To further both aims, we started small in 2011 — with a panel discussion that attracted nine students with disabilities and four community partners/employers. Five years later, that event has evolved into a full-day symposium, the Career Success Symposium for Students with Disabilities, with a keynote speaker, breakout sessions and increased participation from both students and community partners. In 2016, the event featured as its keynote speaker Michael Landsberg, a Bell Let’s Talk spokesperson and the host of Off the Record on TSN; 101 students participated and 14 employers/community partners attended. This marks fabulous progress on our strategic plan to be Partners in Student Success.

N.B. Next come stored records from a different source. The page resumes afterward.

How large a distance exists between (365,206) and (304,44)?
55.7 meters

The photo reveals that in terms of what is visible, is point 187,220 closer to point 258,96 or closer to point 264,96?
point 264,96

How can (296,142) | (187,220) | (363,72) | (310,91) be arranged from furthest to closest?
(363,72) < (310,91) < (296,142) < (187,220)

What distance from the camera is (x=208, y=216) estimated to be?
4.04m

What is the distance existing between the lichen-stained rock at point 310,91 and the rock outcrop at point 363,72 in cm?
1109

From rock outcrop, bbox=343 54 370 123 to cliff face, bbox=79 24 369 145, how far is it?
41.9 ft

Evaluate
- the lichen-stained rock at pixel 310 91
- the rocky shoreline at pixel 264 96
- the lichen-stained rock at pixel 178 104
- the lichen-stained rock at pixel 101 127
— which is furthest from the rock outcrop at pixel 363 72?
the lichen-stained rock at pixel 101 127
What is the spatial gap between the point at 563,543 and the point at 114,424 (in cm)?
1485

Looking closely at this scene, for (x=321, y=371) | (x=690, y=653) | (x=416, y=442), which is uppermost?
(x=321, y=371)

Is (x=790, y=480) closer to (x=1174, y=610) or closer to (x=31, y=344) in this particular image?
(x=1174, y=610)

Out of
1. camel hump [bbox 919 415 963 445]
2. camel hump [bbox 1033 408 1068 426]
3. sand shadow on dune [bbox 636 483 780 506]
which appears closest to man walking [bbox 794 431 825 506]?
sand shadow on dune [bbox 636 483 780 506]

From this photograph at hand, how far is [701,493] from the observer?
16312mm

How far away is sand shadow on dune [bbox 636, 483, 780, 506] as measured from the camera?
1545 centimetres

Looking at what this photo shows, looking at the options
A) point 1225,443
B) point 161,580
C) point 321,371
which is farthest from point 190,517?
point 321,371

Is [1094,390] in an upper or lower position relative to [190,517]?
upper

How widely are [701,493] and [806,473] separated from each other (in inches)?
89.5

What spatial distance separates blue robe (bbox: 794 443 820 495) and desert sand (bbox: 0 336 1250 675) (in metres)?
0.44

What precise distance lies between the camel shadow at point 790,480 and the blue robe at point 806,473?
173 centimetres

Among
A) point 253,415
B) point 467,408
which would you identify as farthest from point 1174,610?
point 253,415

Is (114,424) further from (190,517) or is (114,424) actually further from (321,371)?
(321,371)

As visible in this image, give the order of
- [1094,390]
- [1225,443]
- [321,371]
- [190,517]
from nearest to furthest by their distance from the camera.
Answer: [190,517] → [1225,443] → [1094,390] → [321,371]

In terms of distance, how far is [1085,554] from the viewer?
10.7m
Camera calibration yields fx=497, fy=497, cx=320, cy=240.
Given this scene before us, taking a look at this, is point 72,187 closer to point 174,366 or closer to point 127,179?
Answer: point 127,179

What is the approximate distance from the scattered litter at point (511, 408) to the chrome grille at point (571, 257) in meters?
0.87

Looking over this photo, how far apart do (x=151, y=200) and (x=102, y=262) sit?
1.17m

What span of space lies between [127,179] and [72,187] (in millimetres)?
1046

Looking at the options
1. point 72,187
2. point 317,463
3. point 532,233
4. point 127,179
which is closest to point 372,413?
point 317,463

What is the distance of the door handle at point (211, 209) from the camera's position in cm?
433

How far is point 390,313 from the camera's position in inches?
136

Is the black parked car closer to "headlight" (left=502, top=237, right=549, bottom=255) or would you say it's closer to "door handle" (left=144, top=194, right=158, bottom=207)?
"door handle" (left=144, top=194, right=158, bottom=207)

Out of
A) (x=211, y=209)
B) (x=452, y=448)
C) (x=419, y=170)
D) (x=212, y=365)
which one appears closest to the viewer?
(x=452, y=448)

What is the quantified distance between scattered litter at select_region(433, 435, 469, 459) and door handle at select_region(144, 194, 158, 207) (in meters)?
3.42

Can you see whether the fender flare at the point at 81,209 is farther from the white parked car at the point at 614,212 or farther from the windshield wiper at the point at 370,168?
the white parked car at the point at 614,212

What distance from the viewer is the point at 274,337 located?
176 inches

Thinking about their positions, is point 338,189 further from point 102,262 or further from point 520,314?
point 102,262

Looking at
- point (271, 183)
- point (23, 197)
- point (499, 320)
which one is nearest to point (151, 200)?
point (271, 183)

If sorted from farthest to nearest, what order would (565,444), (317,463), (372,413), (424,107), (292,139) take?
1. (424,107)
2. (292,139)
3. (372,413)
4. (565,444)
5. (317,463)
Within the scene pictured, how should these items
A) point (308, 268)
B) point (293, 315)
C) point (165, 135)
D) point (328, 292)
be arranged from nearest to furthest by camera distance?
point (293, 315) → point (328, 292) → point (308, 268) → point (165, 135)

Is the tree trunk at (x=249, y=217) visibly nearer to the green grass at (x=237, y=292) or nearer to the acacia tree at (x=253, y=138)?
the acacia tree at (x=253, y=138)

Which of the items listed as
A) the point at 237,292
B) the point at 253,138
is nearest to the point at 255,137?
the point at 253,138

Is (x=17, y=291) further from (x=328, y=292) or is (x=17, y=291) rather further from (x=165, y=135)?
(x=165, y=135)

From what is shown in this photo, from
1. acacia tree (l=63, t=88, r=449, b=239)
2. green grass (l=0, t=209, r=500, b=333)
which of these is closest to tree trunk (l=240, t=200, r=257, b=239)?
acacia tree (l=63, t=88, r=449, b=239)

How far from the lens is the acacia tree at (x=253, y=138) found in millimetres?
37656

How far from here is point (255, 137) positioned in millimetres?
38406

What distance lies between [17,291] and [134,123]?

This event evolved from a strong partnership between two units within the Division of Students in which we shared our areas of expertise to help meet students’ needs and to encourage their success. We have also created lasting partnerships with community agencies and employers, further strengthening York’s reputation and building future opportunities for York students.  While the symposium takes place once annually, it has created awareness about and “opened doors” to the many workshops and services offered at the Career Centre throughout the year.

The event has also fostered professional development. While the Career Centre has one staff member with expertise in serving students with disabilities, the symposium provides more exposure to these students. As a direct consequence, the whole CC team has gained tools to better support this cohort in their career exploration and job search.

Two young men standing in front of a projected image thanking participants for joining attending the symposium of career opportunities for students with disabilities

Student participants found great value in the event, as these select testimonials from the 2016 event make clear:

Thank you so much. . . . The event was really awesome, and it was a pleasure meeting all the other attendees and hearing about the different services that work to help create an accessible environment for job-seekers with disabilities. I really appreciate all the planning that went into this event; everything was so well coordinated as well. Thank you.

—Tyler Cenac

 I left the event feeling empowered about my future. The event introduced me to resources I didn’t even know existed. Michael Landsberg was such an inspiring speaker. Meeting him has allowed me to meet someone in my area of interest. The workshops were beneficial, as we got to explore areas of interest or weakness in a smaller group.

Ian Wilgus

The career symposium was a great experience for students with disabilities, as it was very uplifting and a morale booster, because you were around like-minded people coming from different walks of life. They were all battling different obstacles to make a mark for themselves, and this gave an opportunity for everyone’s true potential to come out. . . . I felt like employers, organizations and fellow colleagues were looking past these visible and invisible disabilities to be able to give individuals advice on the basis of their merits.

Alamgir Khandwala

Attending the career success symposium at York University for students with disabilities really impacted the way I see myself achieving my career goals and being successful in the workplace. Getting information from various employers about work accommodations and when to disclose to a potential employer was truly empowering. These tips helped me consider the contributions I can make within an organization by knowing how my disability affects me, using my skills and working to my strengths. Most importantly, the takeaway message for me was that as a person with a disability, I can move forward and achieve my career goals successfully and feel confident in applying to a number of opportunities available in the workplace.

—Esther Lawrence

Please join me in congratulating those members of the VPS team who have contributed to making this event happen, and the students who made the time to participate. My hat goes off to all of them!